Journal eglamkowski's Journal: music 7
I really hate singers who feel the need to use a lot of "ooh" and "aah" and "yeah" and "la la la" in their lyrics. If you are opening your mouth, make sure what comes out is real, genuine, bona fide actual word. Not a sound, not a syllable, a word.
I listen to a LOT of international music - mexican, cuban, brazilian, hawaiian and other polynesian, chinese, japanese, korean, german, russian, italian, gaelic and many others. This is not a huge problem in these other countries - when they open their mouths to sing, a real word comes out, not some crappy and lame attempt at "feeling". It seems to be endemic only to english singers.

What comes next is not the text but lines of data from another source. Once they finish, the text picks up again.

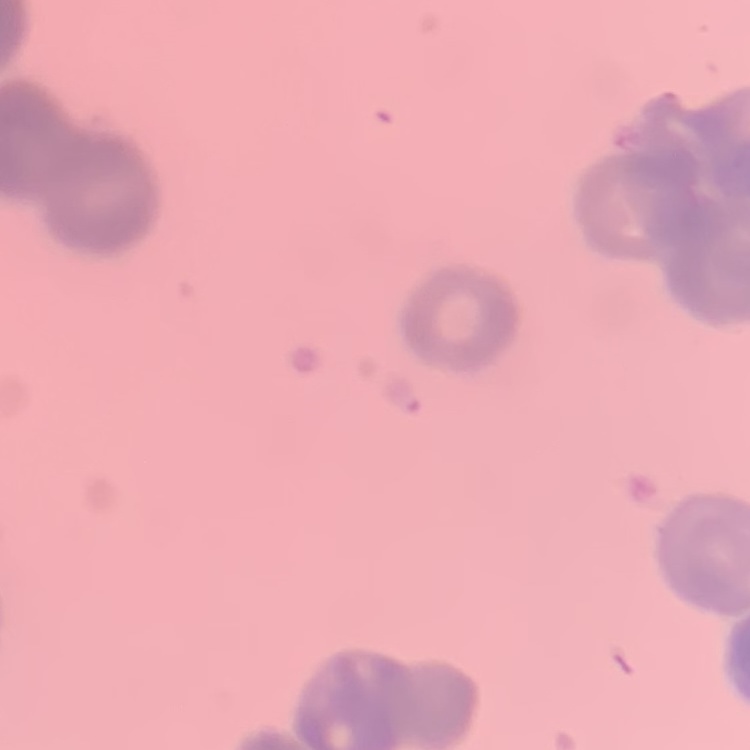 The erythrocytes exhibit rouleaux formation. Thin peripheral smear. Field's or Giemsa stain. One tile cut from a larger photomicrograph.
Assess this cell for malaria.
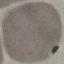
Uninfected.

stain: Giemsa
image_type: automatically extracted cell patch, resized to 64 × 64 pixels
preparation: thin blood film
capture: smartphone camera at the microscope eyepiece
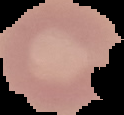

The area outside the segmented cell region is set to black. Image is 124×115 pixels. Malaria status: uninfected. From a thin blood smear.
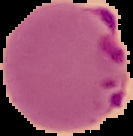 From a thin blood smear. Segmented cell region on a black background. Image is 133×136 pixels. Result: malaria parasites identified.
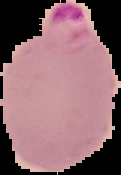
Summary:
  - Result: malaria parasites detected
  - Preparation: thin blood smear
  - Image size: 121×175 pixels
  - Image type: cell region segmented out of the field of view; surrounding area masked to black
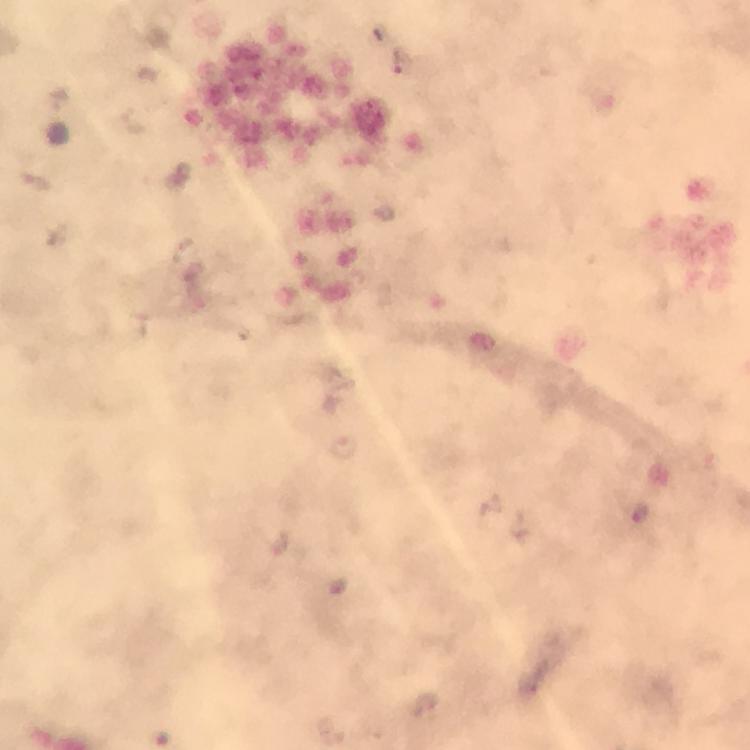

Approximate centers as {x, y} in pixels.
Summary:
  - Plasmodium parasite locations: {401, 61}, {343, 446}, {641, 513}, {425, 704}
  - Magnification: 100x
  - Context: from a malaria diagnostic workup
  - Image size: 750×750 pixels
  - Preparation: thick blood smear
  - Immersion oil: used
  - Capture: smartphone mounted on the microscope
  - Cropped from: one field of view
  - Stain: Giemsa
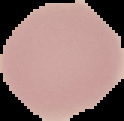

malaria status = uninfected
image size = 124×121 pixels
preparation = thin blood smear
image type = segmented cell region on a black background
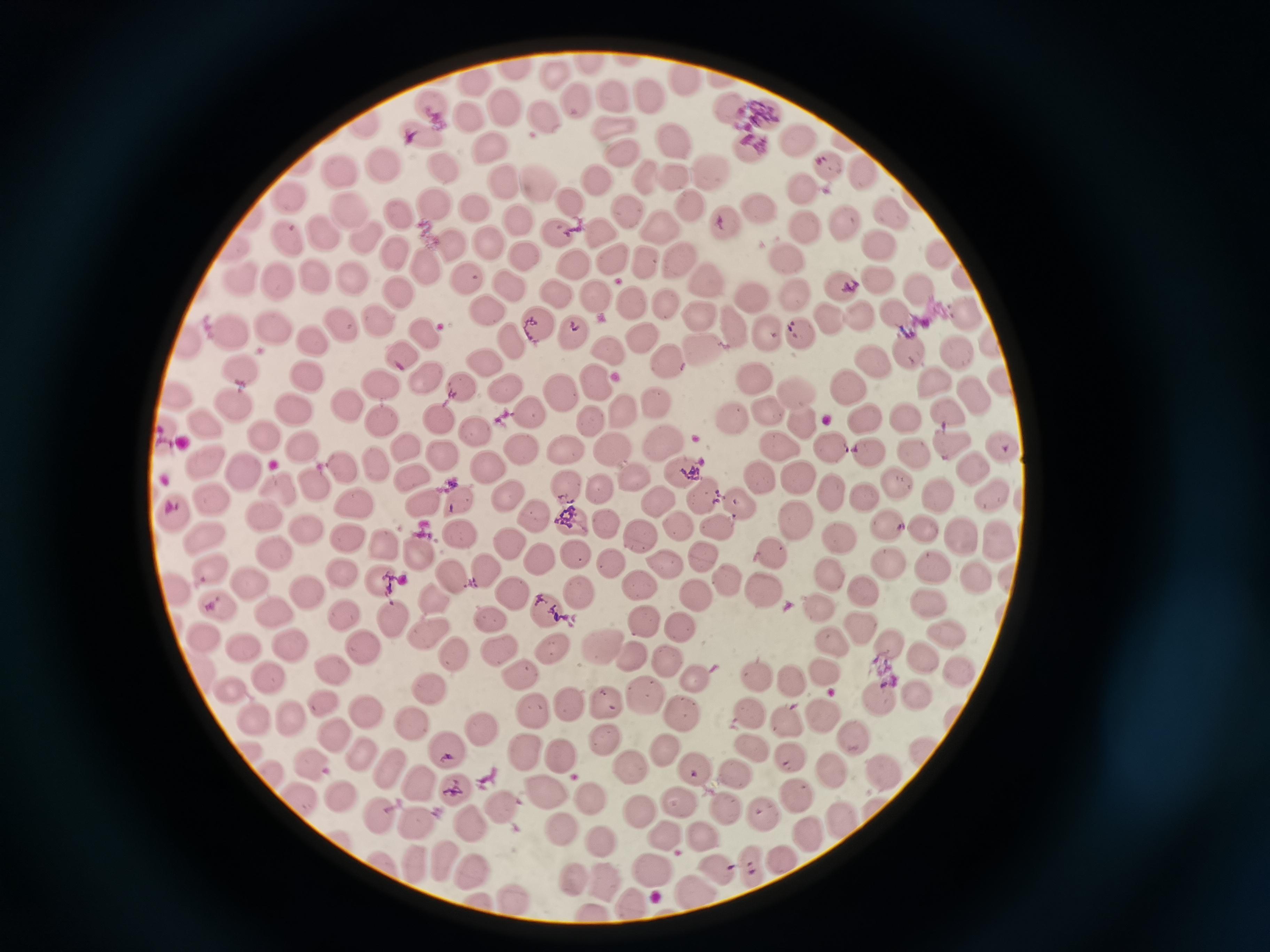
Approximate centers as {x, y} in pixels. Cell locations: {592, 66}, {516, 69}, {554, 74}, {686, 75}, {470, 81}, {646, 95}, {612, 96}, {575, 99}, {727, 103}, {431, 106}, {501, 107}, {467, 116}, {761, 116}, {540, 117}, {363, 121}, {608, 127}, {417, 132}, {798, 138}, {673, 140}, {488, 146}, {751, 149}, {619, 154}, {382, 165}, {444, 166}, {829, 168}, {710, 170}, {865, 174}, {342, 177}, {596, 177}, {677, 177}, {644, 180}, {537, 182}, {505, 183}, {288, 196}, {569, 202}, {436, 205}, {688, 206}, {760, 207}, {476, 209}, {623, 211}, {347, 212}, {398, 212}, {893, 216}, {518, 220}, {726, 223}, {846, 224}, {660, 225}, {805, 227}, {602, 229}, {557, 230}, {319, 231}, {283, 237}, {367, 237}, {488, 242}, {876, 243}, {449, 246}, {232, 249}, {397, 253}, {527, 256}, {614, 257}, {789, 258}, {944, 258}, {640, 259}, {679, 263}, {572, 266}, {423, 269}, {352, 276}, {238, 277}, {315, 278}, {465, 279}, {876, 279}, {282, 282}, {711, 282}, {839, 284}, {509, 285}, {915, 289}, {793, 290}, {554, 294}, {595, 294}, {398, 295}, {753, 297}, {631, 302}, {665, 304}, {488, 311}, {895, 311}, {967, 312}, {697, 315}, {826, 316}, {859, 316}, {378, 322}, {340, 325}, {733, 325}, {538, 327}, {272, 328}, {570, 330}, {230, 331}, {767, 331}, {800, 333}, {425, 335}, {639, 336}, {313, 338}, {186, 341}, {510, 342}, {987, 342}, {706, 348}, {908, 351}, {953, 351}, {398, 352}, {609, 352}, {668, 361}, {484, 362}, {869, 363}, {243, 368}, {309, 377}, {755, 377}, {1001, 377}, {429, 378}, {595, 381}, {379, 382}, {932, 384}, {460, 385}, {849, 385}, {505, 387}, {174, 394}, {972, 394}, {559, 395}, {794, 395}, {348, 404}, {655, 405}, {234, 407}, {294, 408}, {769, 409}, {624, 410}, {946, 412}, {528, 413}, {906, 415}, {863, 416}, {439, 419}, {730, 419}, {801, 420}, {202, 421}, {384, 421}, {588, 424}, {474, 430}, {166, 435}, {262, 435}, {660, 439}, {949, 441}, {404, 444}, {1004, 444}, {828, 446}, {303, 448}, {613, 448}, {781, 448}, {521, 450}, {568, 450}, {870, 454}, {917, 454}, {441, 457}, {200, 458}, {489, 465}, {379, 466}, {972, 466}, {343, 468}, {679, 469}, {245, 472}, {634, 474}, {760, 474}, {411, 475}, {799, 476}, {312, 483}, {899, 483}, {597, 485}, {567, 487}, {280, 490}, {830, 491}, {507, 494}, {657, 496}, {993, 496}, {702, 497}, {941, 497}, {869, 498}, {457, 499}, {212, 500}, {357, 503}, {424, 504}, {743, 504}, {173, 515}, {535, 515}, {265, 517}, {795, 519}, {574, 522}, {605, 522}, {886, 523}, {718, 525}, {678, 526}, {924, 528}, {307, 532}, {458, 532}, {959, 536}, {350, 537}, {999, 537}, {207, 538}, {642, 538}, {839, 539}, {384, 541}, {509, 542}, {774, 552}, {575, 553}, {418, 554}, {272, 556}, {703, 556}, {540, 558}, {889, 562}, {611, 563}, {661, 564}, {935, 568}, {212, 570}, {829, 570}, {486, 572}, {339, 573}, {978, 576}, {453, 577}, {380, 580}, {727, 582}, {248, 583}, {639, 587}, {174, 588}, {864, 588}, {765, 590}, {304, 591}, {579, 592}, {512, 595}, {696, 597}, {432, 600}, {929, 601}, {219, 605}, {818, 607}, {545, 609}, {276, 613}, {343, 614}, {392, 618}, {491, 620}, {641, 622}, {680, 627}, {857, 627}, {429, 632}, {201, 633}, {947, 635}, {827, 640}, {888, 640}, {294, 644}, {596, 646}, {361, 647}, {242, 648}, {497, 648}, {552, 650}, {455, 653}, {629, 657}, {925, 657}, {666, 660}, {957, 668}, {332, 670}, {825, 672}, {268, 676}, {518, 676}, {757, 676}, {696, 677}, {790, 679}, {430, 687}, {229, 690}, {644, 693}, {916, 693}, {605, 699}, {879, 699}, {570, 702}, {322, 703}, {683, 710}, {368, 712}, {533, 712}, {748, 712}, {825, 715}, {288, 717}, {406, 718}, {254, 720}, {786, 720}, {482, 726}, {332, 732}, {853, 737}, {605, 738}, {246, 745}, {753, 748}, {444, 749}, {666, 749}, {920, 752}, {526, 753}, {364, 755}, {561, 755}, {789, 758}, {312, 762}, {392, 769}, {629, 769}, {695, 770}, {830, 771}, {884, 772}, {273, 773}, {733, 774}, {420, 779}, {457, 791}, {793, 792}, {544, 794}, {342, 795}, {588, 799}, {304, 801}, {682, 805}, {724, 806}, {502, 808}, {874, 810}, {636, 812}, {381, 815}, {765, 815}, {841, 817}, {472, 820}, {415, 821}, {560, 829}, {806, 830}, {665, 837}, {703, 841}, {598, 845}, {384, 859}, {444, 860}, {781, 860}, {413, 861}, {753, 866}, {655, 867}, {473, 869}, {716, 869}, {572, 878}, {604, 883}, {695, 888}, {514, 900}, {480, 901}, {632, 904}, {597, 914}. Image is 1270×952 pixels. Photographed with a smartphone camera at the microscope eyepiece. Giemsa stain. Single field of view. Thin blood smear.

Give it a rest already. If you can't make a good song without resorting to such nonsense every time, you need to go back and reevaluate your singing strategy.
Or better yet, learn to play some other wind instrument (trumpet, flute, sax, oboe, bassoon, recorder, left handed sewer flute, anything!) and avoid the temptation all together.
um...ya sure? (Score:2)
You're 100% about this? I mean, those words you think you're listening to could be the relevant language's word for "ooh" and "la la la" ;-)
Have you heard Lappish joiking at all? :-)
response, take two (Score:2)
anyway, my original response went something like:
"unless of course oohs and aahhs are sung by Sarah Shannon (ex-Velocity Girl). She can sing anything and you just feel lucky and blessed to have heard it."
Anyway, if someone would ask who's my favorite female vocalist -- that's easy, Sarah Shannon. I mean good grief, it doesn't get closer to perfection to my ears.
Yeah (Score:1)
unless they're doing it on purpose (Score:2)
Re:unless they're doing it on purpose (Score:1)
Louis Armstrong is my favorite scat singer, but I don't listen to a whole lot of it.